7 The California Constitution, Article I, § 2(a) (the “Liberty of Speech Clause”), reads: “Every person may freely speak, write and publish his or her sentiments on all subjects, being responsible for the abuse of this right. A law may not restrain or abridge liberty of speech or press.” The First Amendment reads, in relevant part: “Congress shall make no law ... abridging the freedom of speech, or of the press....” U.S. Const. amend. I.

8 We note that a subsequent decision by the California Supreme Court abrogated that part of the Carreras decision in which we held that, under California law, “singling out for regulation speech that involves soliciting donations” constituted content-based discrimination. Los Angeles Alliance for Survival, 93 Cal.Rptr.2d 1, 993 P.2d at 350 (holding that, for purposes of analysis under the Liberty of Speech Clause, “regulations ... that single out the public solicitation of funds for distinct treatment, should not be viewed as content based”). Los Angeles Alliance for Survival left untouched Carreras's public forum analysis, which is therefore still binding on us.

9 We note that, while it clears the “significance” threshold, an interest in controlling the flow of traffic at a performance venue is less weighty than, and thus may not justify as restrictive speech restrictions as, for example, securing access to hospitals, see Hill v. Colorado, 530 U.S. 703, 715, 120 S.Ct. 2480, 147 L.Ed.2d 597 (2000); protecting against a terrorist attack, see Bay Area Peace Navy v. United States, 914 F.2d 1224, 1227 (9th Cir.1990); or ensuring the physical safety of government officials, see White House Vigil for the ERA Committee v. Clark, 746 F.2d 1518, 1532 (D.C.Cir.1984); see also Bl(a)ck Tea Soc'y v. City of Boston, 378 F.3d 8, 12 (1st Cir.2004) (“[T]here can be no doubting the substantial government interest in the maintenance of security at political conventions.”); New Alliance Party v. Dinkins, 743 F.Supp. 1055, 1065 (S.D.N.Y.1990) (asserting a substantial governmental interest in protecting the physical safety of the Mayor of New York and his family). We note as well that where significant security concerns result in limiting access of the public generally to a particular area, as in Bl(a)ck Tea Society, 378 F.3d at 12, the First Amendment/ public forum considerations are quite different than they are where, as here, the demonstrators could be present in the parking lot as long as they were not seeking to communicate their ideas.

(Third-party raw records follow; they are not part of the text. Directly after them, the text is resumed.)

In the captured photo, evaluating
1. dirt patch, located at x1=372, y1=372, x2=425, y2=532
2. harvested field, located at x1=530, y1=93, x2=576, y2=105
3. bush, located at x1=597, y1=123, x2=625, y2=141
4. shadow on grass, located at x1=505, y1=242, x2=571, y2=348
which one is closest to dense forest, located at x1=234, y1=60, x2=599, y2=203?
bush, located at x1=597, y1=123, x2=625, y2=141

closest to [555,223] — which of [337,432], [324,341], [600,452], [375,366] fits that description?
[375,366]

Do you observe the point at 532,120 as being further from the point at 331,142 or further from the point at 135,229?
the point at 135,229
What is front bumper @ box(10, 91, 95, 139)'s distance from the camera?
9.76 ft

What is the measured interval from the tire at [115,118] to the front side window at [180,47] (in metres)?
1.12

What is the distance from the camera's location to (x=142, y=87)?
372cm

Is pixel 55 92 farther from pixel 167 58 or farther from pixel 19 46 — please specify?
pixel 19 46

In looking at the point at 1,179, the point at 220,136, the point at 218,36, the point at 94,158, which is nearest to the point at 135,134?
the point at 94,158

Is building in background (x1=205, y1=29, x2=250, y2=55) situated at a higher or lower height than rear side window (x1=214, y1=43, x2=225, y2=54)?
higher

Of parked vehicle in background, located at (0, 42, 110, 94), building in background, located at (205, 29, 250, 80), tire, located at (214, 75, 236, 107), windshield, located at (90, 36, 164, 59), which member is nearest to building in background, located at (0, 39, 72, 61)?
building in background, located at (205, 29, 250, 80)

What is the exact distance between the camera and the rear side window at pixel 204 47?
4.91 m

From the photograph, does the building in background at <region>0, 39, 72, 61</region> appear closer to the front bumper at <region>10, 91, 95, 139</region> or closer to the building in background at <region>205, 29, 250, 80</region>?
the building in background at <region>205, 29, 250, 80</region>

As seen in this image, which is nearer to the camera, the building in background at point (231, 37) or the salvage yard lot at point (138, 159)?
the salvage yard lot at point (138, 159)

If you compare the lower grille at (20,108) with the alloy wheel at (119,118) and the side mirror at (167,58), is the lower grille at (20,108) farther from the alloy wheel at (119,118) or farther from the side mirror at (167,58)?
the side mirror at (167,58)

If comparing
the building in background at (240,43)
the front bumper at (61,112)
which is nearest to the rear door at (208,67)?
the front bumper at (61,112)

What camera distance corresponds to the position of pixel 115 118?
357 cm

10 The Association's contention that, as in Hill, the patrons of the Cow Palace are a “captive audience,” and thus that the Association has a significant interest in protecting them from unpopular speech, is unpersuasive. In Hill, the audience at issue consisted of patients entering a medical facility. Here, the intended audience is the patrons of the Cow Palace, a place of public entertainment. Further, in Hill, the restriction in question did not “protect a potential listener from hearing a particular message,” but only “from the potential physical and emotional harm suffered when an unwelcome individual delivers a message ... by physically approaching an individual at close range.” 530 U.S. at 718-19 n. 25, 120 S.Ct. 2480. Here, the restriction is not limited either to a location where the audience is particularly vulnerable, as in Hill, or constricted, as in Lehman v. City of Shaker Heights, 418 U.S. 298, 302, 94 S.Ct. 2714, 41 L.Ed.2d 770 (1974), or to protection from especially intrusive communication, as in Hill.

11 As the Association has not adopted any such limited restriction, the constitutionality of restrictions of one or more of these varieties, singly or in combination, is not before us.

12 Pointing out alternatives that are “far less restrictive and more precise” means of regulating the time, place, and manner of speech is not the same as imposing a “least restrictive means requirement.” Project 80's, Inc. v. City of Pocatello, 942 F.2d 635, 638 (9th Cir.1991). Rather, figuring out that there are a number of obvious alternatives is the first step in any “narrow tailoring” analysis; consideration of whether the alternatives both are feasible and allow substantially more speech follows.

13 According to Wegher, only a few exhibitors rented parking spaces. Average daily attendance during the rodeo and circus is roughly 10,000.